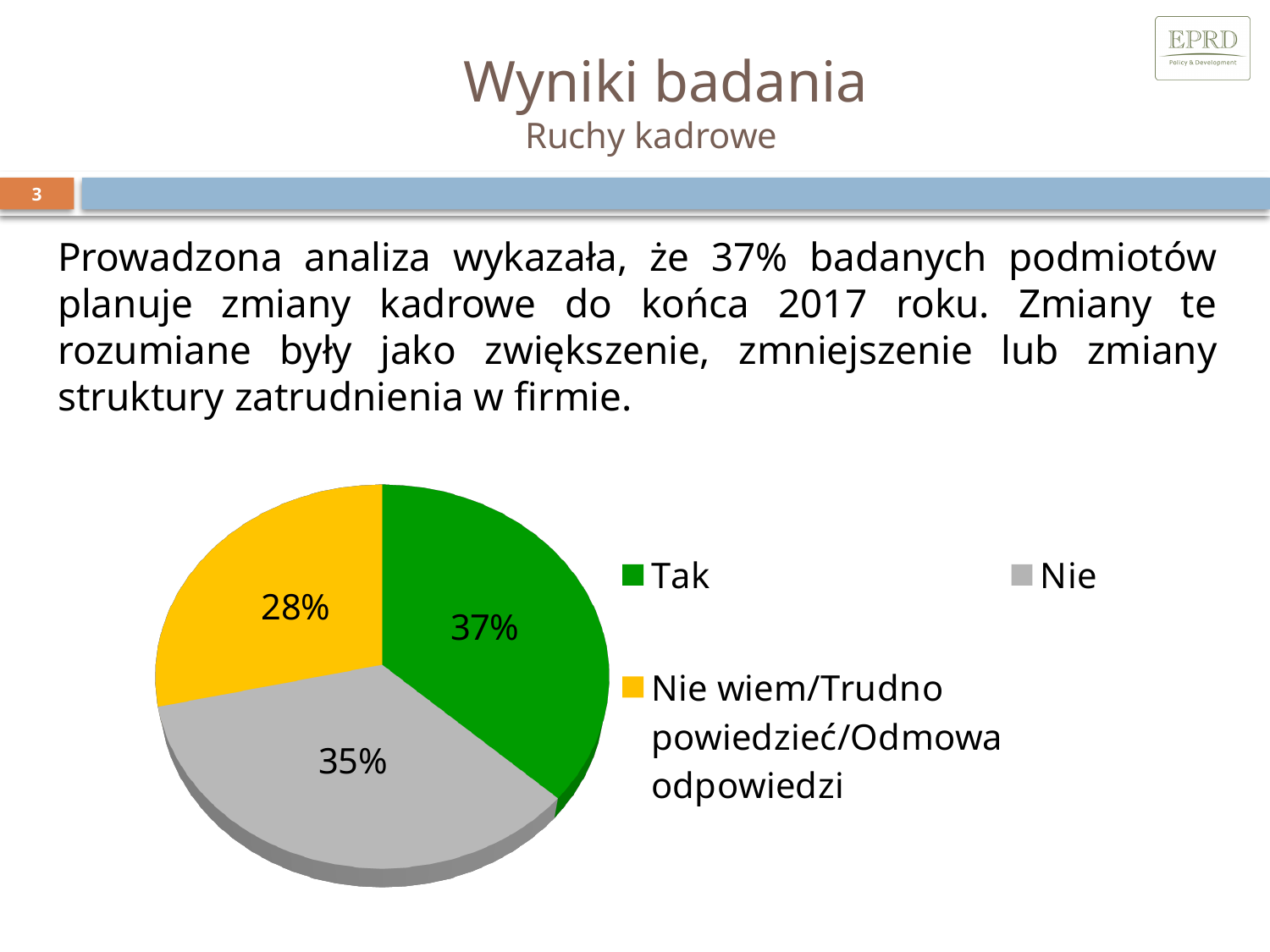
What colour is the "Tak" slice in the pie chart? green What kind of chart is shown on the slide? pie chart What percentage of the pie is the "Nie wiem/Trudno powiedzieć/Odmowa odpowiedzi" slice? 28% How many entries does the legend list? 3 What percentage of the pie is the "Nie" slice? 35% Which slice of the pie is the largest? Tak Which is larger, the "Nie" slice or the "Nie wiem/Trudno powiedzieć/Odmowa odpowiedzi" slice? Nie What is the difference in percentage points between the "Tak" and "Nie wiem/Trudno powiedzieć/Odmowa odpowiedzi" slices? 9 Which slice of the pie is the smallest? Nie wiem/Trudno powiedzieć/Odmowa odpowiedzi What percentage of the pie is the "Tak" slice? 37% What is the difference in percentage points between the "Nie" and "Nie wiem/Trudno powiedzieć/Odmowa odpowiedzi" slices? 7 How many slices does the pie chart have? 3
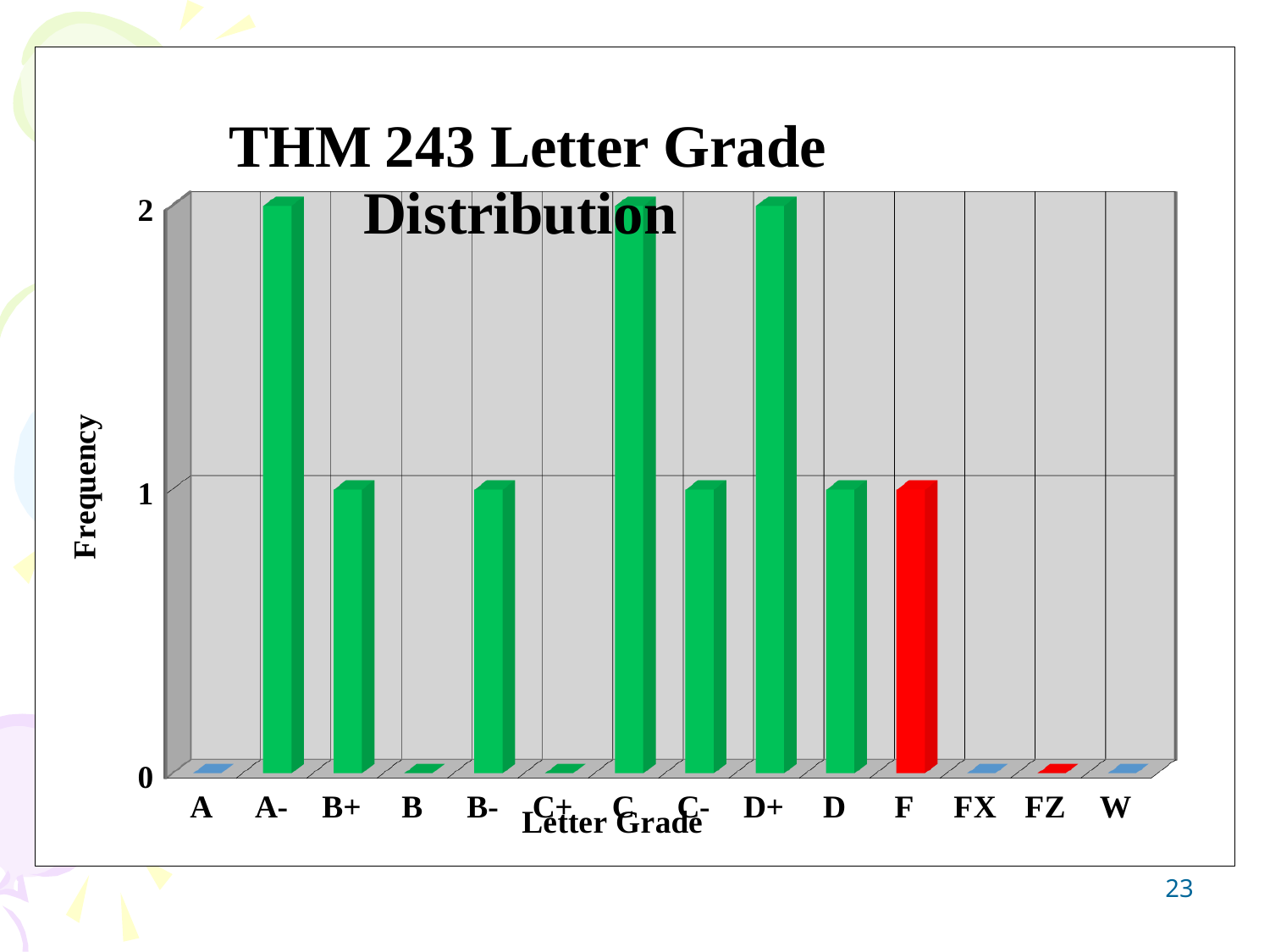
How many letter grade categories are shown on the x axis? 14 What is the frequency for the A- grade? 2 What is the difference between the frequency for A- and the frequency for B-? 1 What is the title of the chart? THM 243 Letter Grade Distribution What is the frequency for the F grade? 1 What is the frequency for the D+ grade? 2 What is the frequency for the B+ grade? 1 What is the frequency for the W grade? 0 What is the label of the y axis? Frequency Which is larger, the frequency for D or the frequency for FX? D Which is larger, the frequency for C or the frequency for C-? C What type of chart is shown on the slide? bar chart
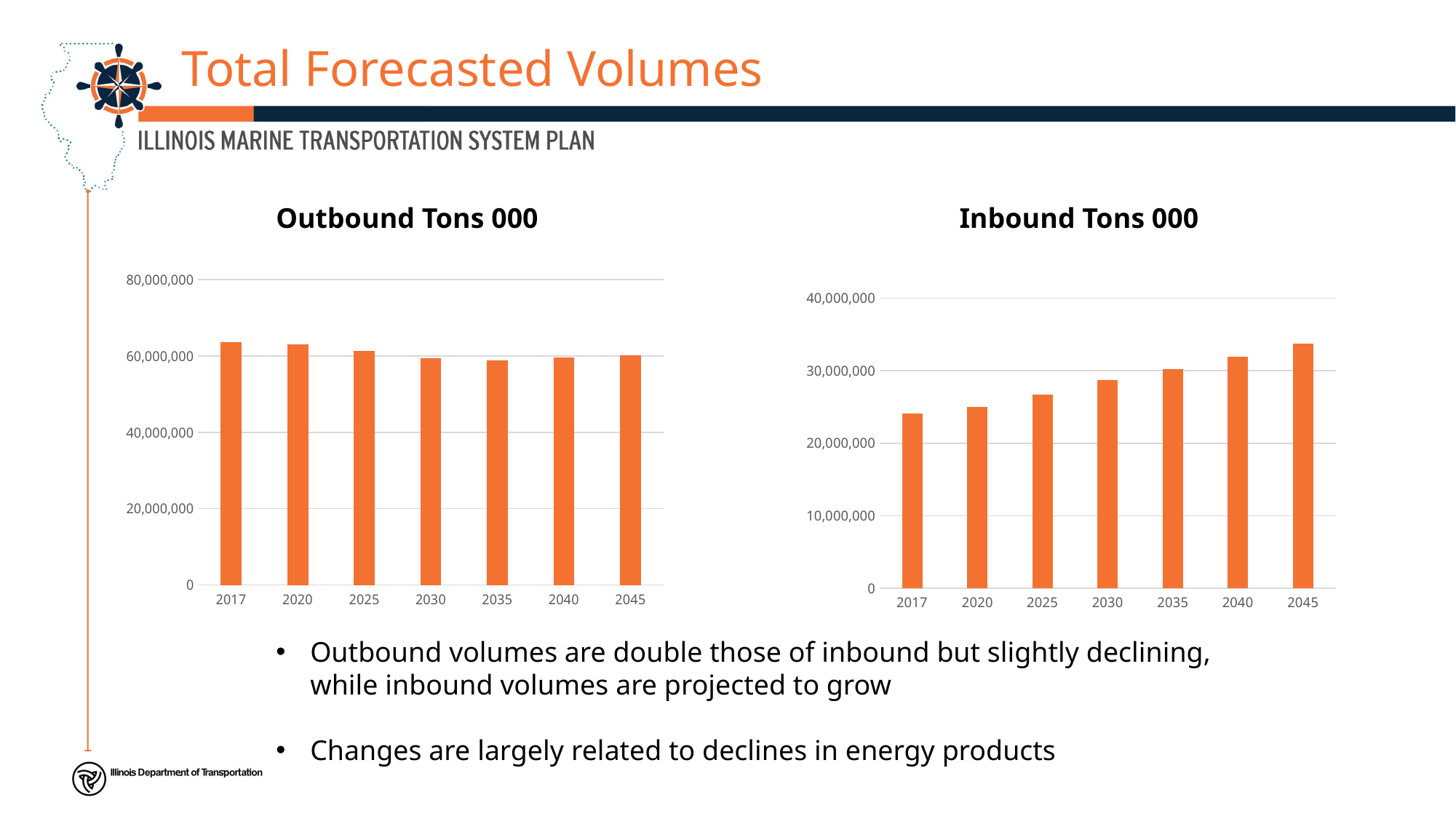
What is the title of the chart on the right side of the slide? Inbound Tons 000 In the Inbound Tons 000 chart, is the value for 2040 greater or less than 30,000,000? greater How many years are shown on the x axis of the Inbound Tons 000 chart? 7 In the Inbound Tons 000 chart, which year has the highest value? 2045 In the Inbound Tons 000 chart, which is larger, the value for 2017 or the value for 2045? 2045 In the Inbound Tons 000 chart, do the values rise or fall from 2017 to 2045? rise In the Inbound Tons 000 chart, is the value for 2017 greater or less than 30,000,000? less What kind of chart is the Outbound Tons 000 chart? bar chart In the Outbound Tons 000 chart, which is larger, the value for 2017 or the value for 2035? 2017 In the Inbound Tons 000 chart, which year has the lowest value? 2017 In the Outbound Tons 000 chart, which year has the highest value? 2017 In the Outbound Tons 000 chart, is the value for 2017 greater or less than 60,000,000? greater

* * *

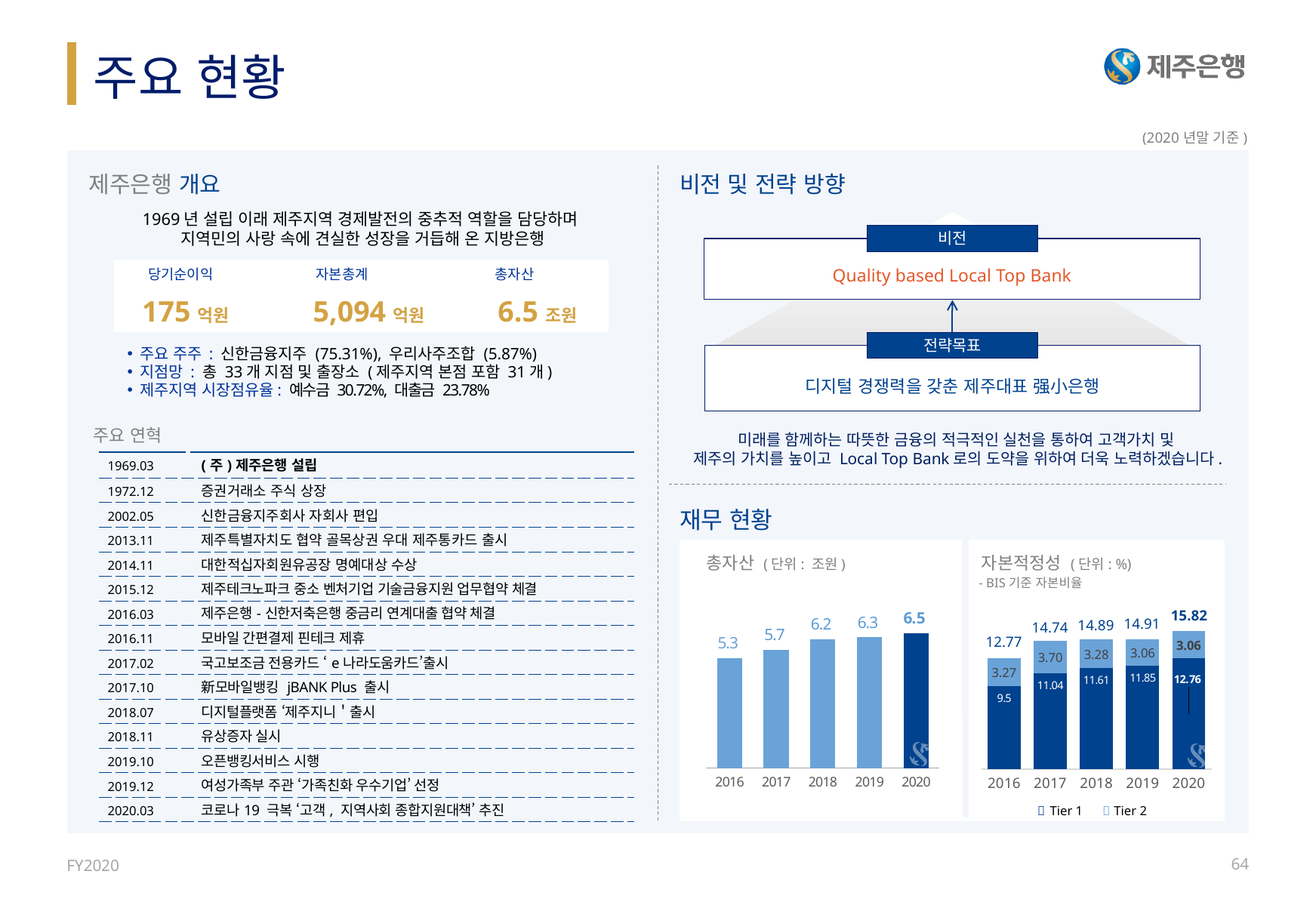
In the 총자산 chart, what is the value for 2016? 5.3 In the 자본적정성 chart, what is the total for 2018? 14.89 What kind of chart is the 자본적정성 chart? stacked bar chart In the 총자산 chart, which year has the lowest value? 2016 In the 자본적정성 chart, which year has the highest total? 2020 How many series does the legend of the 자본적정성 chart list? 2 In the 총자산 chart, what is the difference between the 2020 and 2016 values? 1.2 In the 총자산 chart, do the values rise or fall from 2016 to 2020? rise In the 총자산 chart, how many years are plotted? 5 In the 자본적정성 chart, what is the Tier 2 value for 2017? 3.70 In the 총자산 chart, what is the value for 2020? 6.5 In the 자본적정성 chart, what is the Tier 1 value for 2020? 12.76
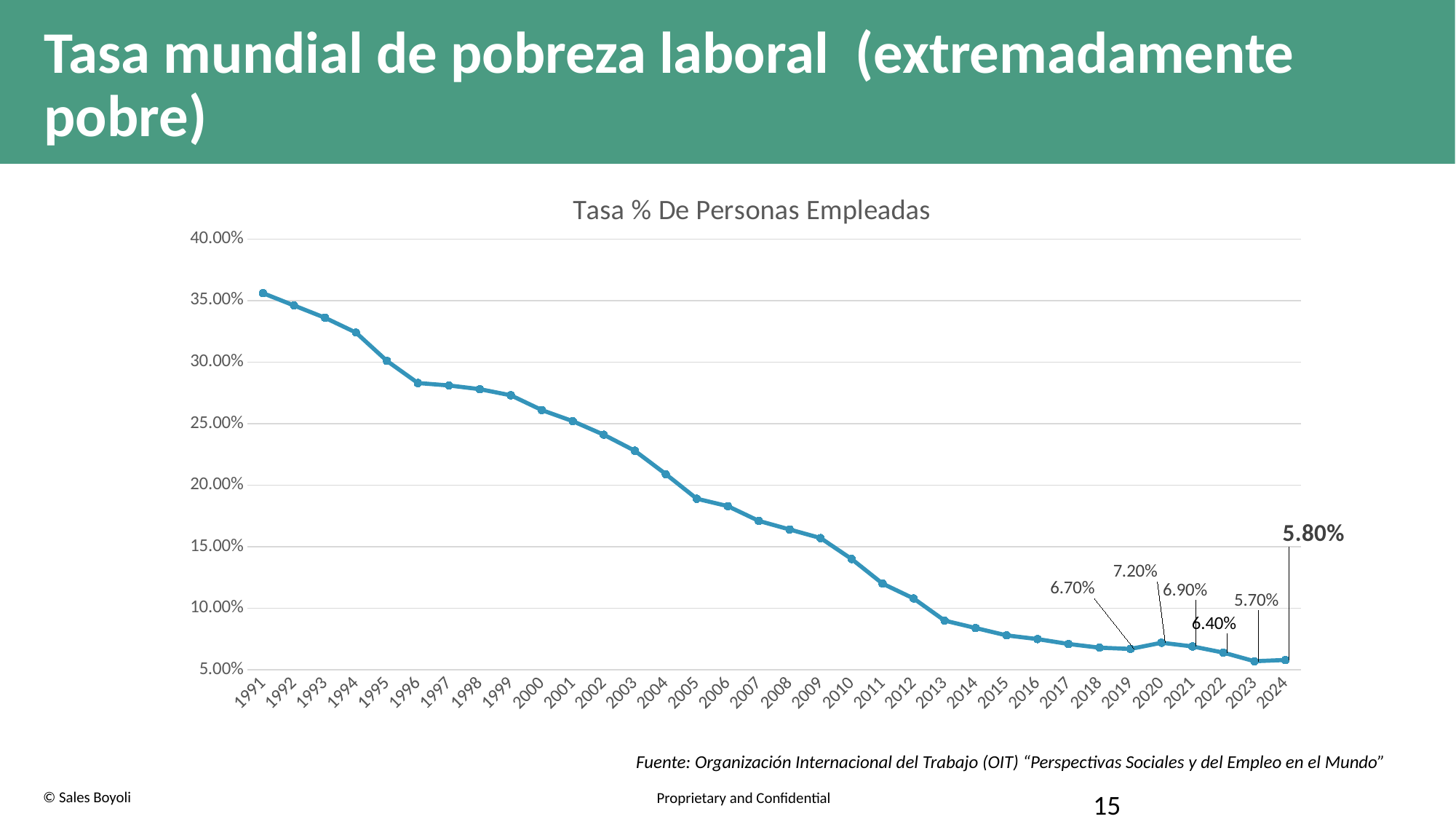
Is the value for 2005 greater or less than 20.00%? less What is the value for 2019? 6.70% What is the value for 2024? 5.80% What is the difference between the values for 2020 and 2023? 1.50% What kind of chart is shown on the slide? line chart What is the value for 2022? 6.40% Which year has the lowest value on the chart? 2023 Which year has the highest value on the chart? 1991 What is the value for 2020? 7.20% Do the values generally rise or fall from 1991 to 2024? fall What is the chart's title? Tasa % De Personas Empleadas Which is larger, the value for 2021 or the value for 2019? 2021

--

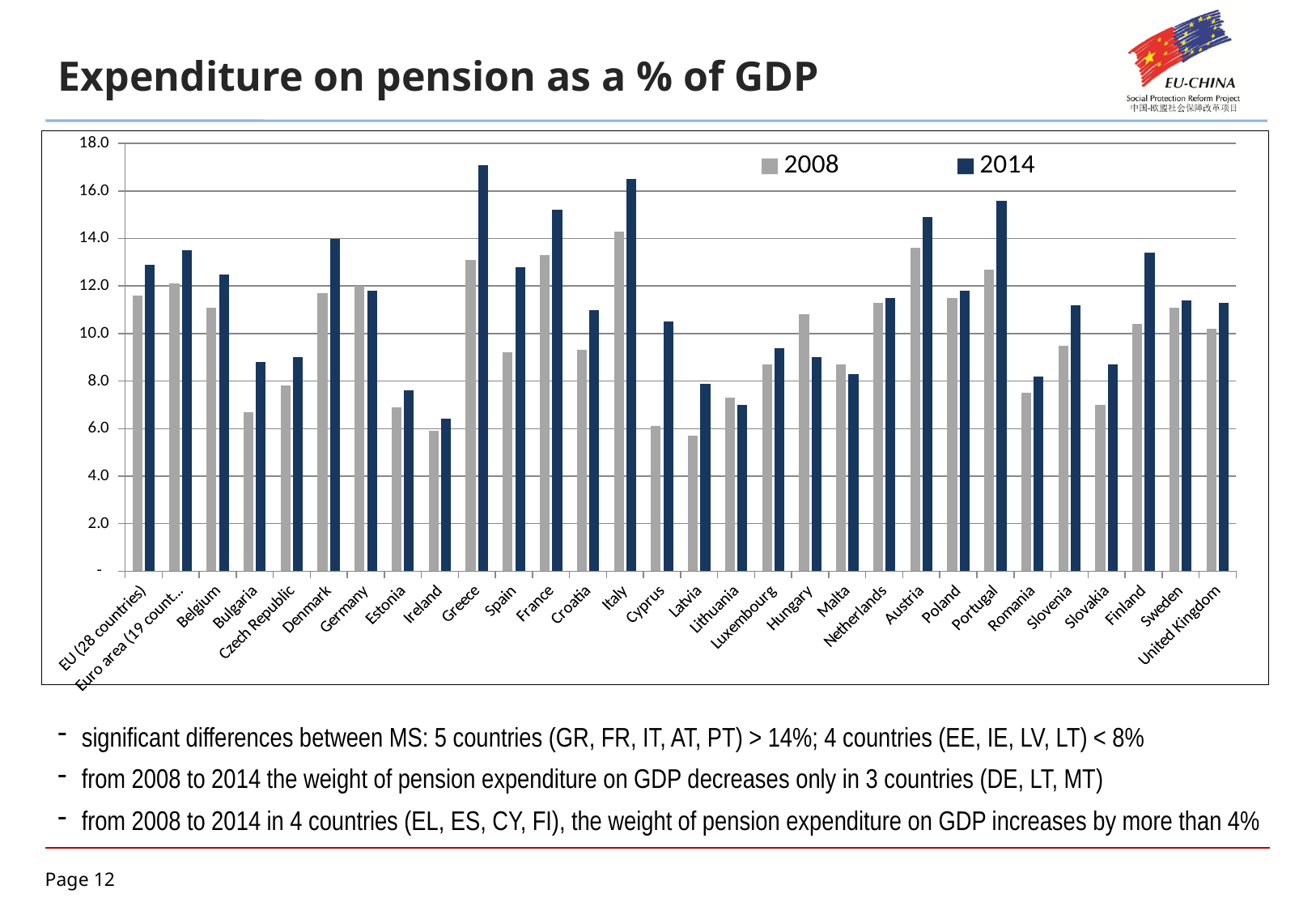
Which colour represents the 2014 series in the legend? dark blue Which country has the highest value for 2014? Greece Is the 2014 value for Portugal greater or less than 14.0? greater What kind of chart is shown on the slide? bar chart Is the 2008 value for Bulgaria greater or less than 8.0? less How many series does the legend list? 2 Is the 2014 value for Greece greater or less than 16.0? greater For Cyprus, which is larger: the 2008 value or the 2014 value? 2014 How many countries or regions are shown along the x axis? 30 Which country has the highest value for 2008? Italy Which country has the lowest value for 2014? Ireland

- _What to work on_
How many lines of the listing above contain the word "colour"? Reply with the number alone.

- _Result for this task_
2